The place is so big I can not find the front door. I go in a side door promisingly marked Hotel Entrance. I spend fifteen minutes wandering deserted hallways. Doors are open to random rooms. One is filled with broken furniture, another has mattresses thrown higgity-piggity. I stop looking in. Too much Overlook Hotel, too much Shining.


The jangling whirl of slot machines draws me into a cavernous space, as abuzz with neon as the signs outside. The room is full of fake trees. Built for crowds, the few of us who are there only make the room more empty.

I find the charger using comments on the Chargepoint app, across the street at Whiskey Pete's. (Bill and Pete are brothers maybe, who go tired of wrangling on the range.)


The charger is an older model. It does not have the cell phone option of the newer Chargepoint model at the Rancho Cucamonga Lottery office. (Is this a Chargepoint theme - charging and legal gambling?) I call a phone number on the machine and they start the charge remotely. It is no problem. I am very relieved.
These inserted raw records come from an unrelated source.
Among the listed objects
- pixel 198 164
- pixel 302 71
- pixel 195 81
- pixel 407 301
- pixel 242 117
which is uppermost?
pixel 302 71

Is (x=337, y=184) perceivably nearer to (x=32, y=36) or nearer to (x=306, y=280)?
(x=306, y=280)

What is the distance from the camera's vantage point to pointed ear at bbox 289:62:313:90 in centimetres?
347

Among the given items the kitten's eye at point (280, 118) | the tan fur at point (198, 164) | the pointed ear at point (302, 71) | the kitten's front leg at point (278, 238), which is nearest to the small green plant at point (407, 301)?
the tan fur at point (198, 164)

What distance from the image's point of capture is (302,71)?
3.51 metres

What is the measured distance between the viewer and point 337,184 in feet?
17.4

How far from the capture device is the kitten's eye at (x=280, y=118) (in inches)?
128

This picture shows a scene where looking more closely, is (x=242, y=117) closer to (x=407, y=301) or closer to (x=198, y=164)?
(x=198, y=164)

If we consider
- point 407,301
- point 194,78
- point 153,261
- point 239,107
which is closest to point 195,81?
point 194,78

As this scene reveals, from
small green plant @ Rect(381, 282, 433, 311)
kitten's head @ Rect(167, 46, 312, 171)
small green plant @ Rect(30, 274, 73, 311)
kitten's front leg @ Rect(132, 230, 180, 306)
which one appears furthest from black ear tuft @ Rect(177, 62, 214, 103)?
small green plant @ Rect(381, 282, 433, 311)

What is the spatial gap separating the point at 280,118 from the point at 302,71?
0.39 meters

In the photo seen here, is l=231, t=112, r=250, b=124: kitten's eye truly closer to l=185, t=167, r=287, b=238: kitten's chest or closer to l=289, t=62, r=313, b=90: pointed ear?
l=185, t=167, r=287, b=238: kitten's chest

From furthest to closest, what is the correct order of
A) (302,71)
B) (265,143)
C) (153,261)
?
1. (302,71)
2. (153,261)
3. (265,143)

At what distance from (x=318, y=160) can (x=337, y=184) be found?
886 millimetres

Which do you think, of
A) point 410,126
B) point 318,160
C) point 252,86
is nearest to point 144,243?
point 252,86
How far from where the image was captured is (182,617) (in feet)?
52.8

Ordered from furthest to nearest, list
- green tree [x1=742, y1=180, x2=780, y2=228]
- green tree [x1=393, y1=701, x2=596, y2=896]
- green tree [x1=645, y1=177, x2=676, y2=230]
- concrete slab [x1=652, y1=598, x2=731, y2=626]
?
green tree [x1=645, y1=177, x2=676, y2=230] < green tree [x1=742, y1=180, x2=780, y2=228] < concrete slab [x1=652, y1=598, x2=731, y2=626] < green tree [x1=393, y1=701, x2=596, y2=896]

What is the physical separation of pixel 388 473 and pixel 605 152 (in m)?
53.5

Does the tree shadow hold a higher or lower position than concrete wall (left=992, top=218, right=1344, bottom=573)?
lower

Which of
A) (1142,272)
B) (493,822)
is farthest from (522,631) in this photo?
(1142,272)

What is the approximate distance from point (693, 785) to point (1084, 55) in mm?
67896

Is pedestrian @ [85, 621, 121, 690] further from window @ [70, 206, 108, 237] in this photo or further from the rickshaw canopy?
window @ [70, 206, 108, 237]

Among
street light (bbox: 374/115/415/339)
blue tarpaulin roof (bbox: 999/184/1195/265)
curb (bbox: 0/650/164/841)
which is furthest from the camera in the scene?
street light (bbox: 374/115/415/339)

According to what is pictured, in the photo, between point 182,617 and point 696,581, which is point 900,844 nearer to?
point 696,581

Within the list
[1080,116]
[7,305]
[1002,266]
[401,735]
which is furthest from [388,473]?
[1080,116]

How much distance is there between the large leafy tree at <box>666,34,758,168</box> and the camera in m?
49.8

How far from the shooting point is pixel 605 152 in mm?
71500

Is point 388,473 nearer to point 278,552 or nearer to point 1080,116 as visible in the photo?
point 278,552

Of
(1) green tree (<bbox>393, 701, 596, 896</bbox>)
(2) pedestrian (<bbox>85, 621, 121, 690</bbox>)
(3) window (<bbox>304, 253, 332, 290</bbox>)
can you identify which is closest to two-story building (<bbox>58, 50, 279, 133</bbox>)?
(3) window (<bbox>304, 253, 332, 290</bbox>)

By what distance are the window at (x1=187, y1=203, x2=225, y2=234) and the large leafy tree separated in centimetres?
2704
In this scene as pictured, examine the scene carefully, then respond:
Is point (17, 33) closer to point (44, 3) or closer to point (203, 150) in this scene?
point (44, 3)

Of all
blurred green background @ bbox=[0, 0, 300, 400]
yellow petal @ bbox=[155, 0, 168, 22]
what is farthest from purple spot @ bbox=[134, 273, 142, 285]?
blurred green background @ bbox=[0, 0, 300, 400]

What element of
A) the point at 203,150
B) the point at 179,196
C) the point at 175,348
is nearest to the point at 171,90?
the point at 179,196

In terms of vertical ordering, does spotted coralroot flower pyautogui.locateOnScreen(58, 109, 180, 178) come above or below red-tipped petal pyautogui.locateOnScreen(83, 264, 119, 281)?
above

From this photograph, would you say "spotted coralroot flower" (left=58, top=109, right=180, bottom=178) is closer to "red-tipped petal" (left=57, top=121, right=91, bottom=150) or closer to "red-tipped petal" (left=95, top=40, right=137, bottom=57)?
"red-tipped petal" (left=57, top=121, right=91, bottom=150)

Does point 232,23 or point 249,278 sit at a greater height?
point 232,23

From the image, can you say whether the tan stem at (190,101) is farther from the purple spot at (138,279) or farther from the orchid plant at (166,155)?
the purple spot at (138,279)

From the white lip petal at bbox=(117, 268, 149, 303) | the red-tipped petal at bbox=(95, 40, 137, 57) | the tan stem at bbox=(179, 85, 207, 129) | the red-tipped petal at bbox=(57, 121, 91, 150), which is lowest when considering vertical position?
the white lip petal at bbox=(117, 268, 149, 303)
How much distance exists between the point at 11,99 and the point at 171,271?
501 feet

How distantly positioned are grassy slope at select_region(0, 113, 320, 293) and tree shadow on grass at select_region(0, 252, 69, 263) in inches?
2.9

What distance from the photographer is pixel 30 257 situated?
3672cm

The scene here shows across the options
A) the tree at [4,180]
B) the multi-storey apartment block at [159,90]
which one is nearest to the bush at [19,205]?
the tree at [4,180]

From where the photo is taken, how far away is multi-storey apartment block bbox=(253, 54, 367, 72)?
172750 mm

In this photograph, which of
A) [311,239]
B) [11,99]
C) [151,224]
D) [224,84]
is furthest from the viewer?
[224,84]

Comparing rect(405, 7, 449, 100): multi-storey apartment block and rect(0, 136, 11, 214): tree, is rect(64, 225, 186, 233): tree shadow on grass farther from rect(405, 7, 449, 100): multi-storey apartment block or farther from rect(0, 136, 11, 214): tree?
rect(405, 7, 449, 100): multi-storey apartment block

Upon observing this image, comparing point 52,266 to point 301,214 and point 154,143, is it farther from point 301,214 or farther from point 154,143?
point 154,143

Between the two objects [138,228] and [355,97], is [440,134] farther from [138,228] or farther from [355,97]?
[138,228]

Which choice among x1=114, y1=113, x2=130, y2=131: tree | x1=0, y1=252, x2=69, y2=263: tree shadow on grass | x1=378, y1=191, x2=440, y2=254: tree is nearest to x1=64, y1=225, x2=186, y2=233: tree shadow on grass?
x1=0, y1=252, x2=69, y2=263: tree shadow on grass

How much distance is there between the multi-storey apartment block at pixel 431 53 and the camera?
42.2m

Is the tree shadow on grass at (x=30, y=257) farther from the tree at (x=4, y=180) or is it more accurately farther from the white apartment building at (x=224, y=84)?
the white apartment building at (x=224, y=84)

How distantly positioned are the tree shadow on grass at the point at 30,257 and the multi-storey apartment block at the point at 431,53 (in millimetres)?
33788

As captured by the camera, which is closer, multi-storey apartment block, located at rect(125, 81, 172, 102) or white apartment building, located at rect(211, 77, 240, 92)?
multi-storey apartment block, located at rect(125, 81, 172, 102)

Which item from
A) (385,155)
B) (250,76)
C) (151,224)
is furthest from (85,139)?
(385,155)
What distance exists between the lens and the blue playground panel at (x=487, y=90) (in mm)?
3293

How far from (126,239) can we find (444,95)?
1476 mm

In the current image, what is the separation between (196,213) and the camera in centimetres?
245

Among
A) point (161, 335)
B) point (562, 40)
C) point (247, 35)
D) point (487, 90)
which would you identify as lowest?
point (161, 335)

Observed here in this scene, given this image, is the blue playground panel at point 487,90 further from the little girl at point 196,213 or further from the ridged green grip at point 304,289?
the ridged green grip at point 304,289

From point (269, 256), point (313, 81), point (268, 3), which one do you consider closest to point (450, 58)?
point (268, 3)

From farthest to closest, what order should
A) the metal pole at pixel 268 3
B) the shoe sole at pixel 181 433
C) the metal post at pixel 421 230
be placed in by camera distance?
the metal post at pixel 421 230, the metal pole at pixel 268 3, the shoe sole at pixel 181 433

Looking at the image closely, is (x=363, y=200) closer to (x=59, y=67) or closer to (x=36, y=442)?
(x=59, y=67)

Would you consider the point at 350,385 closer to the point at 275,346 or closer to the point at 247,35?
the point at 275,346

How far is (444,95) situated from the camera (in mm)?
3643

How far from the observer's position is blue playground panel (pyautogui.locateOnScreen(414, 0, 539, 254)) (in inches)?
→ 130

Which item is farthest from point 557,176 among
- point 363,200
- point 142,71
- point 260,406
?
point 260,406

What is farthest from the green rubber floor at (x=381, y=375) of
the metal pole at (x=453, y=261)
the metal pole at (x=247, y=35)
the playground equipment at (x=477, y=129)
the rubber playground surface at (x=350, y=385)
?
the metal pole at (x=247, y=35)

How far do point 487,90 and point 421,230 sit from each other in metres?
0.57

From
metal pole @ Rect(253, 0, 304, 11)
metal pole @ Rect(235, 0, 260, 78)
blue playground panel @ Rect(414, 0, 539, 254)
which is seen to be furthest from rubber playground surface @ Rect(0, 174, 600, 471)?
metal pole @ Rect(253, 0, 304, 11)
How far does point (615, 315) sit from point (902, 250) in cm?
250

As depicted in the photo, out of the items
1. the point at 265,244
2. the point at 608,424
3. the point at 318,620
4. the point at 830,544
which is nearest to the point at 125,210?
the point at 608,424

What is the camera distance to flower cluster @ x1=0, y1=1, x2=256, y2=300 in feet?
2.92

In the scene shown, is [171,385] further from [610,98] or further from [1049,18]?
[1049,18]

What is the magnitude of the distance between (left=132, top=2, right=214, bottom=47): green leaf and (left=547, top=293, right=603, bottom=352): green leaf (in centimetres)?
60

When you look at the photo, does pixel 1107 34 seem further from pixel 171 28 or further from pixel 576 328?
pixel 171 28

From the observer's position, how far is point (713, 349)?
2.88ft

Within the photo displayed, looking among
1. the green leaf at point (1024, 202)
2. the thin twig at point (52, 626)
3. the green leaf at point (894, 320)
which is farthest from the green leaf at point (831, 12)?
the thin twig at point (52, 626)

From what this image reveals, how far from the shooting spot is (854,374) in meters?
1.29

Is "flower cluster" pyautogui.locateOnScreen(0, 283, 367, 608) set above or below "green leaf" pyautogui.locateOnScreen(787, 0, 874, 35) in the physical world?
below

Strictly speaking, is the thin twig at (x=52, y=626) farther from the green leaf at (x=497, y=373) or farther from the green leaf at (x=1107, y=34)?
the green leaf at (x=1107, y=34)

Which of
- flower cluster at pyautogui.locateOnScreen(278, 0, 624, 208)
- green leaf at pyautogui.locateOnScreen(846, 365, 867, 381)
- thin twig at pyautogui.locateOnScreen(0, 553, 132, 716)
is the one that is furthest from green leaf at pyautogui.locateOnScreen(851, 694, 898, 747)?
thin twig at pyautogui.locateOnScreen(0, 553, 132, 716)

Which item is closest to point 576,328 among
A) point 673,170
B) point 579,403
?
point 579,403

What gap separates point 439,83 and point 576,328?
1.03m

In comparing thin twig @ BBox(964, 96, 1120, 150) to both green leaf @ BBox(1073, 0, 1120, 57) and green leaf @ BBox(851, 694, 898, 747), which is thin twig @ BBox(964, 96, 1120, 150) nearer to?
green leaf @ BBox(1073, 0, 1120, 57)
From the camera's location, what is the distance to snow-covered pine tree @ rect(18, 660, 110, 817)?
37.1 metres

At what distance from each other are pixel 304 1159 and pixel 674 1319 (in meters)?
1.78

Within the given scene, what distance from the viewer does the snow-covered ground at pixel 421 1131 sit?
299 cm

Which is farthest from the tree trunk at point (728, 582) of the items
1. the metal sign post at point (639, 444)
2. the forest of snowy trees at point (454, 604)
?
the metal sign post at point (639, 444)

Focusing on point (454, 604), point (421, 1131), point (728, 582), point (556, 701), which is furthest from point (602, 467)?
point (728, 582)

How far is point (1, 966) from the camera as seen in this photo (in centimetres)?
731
Two middle-aged guys, who to me do not look as if electric cars would interest them, approach while I am sorting the charger, and ask questions. They are very interested, it turns out. One man says he tried to invent a system by which the rotation of the car wheels would continually recharge the battery but he could not make the charge perpetual and abandoned the idea. We talk about the process of innovation, early automobiles that ran on steam and how the auto industry killed the Los Angeles street cars years ago. After a bit, they wish me luck and head back into Pete's.


My room, on the 11th floor at Bill's, is nice. It is not in the deserted, scary part of the hotel.


Having done nothing all day but worry, I am exhausted. I fall asleep over my computer, fail to do any work for my class back in Maine.